15 of 16 people found the following review helpful
A good read,
This review is from: Blood Sisters: The Hidden Lives of the Women Behind the Wars of the Roses (Hardcover)
This book is a good read, well written in an easy to digest narrative of the period. It clearly has a wide potential audience, and I would say with confidence that you do not need any prior knowledge of the period to understand and enjoy this book. Everything is clearly written, and as a popular history there are not endless notes and citations. Gristwood does quote from primary sources; when she does she tells us the author of her quote, but not always the name of the writing and never the page numbers. This might prove frustrating for people wanting to look at the sources for themselves.

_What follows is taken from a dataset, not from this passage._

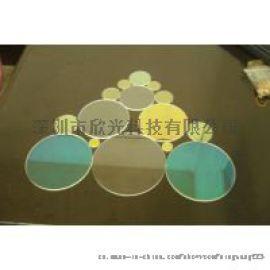 欣光 反蓝透绿透红合光镜 光学镜片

The seven stories are interlinked nicely, and the move from one woman to another is smooth and does not disrupt the author's prose at all. The women who I especially enjoyed in this book were Marguerite of Anjou and Elizabeth Woodville; their stories were covered well and rumours against them argued fairly. Margaret Beaufort was treated well in the beginning, but I thought the balance slipped towards the end of the book when she was discussed alongside Elizabeth of York. (That could just be me, though.) Sadly, even though Anne Nevill was one of the author's case studies, she does not feature much in the narrative. That is of course not the authors fault; sources about Anne are scarce.
As one would expect from a work of non-fiction, care was taken to be factually accurate and fair throughout. One thing that did stick out was towards the end we had Edward of Warwick executed because the Spanish said so- there was no mention of him plotting with Perkin Warbeck, which actually is the crime he was executed for.
On the whole, this is a good book and I would recommend it to people interested in learning more about the period.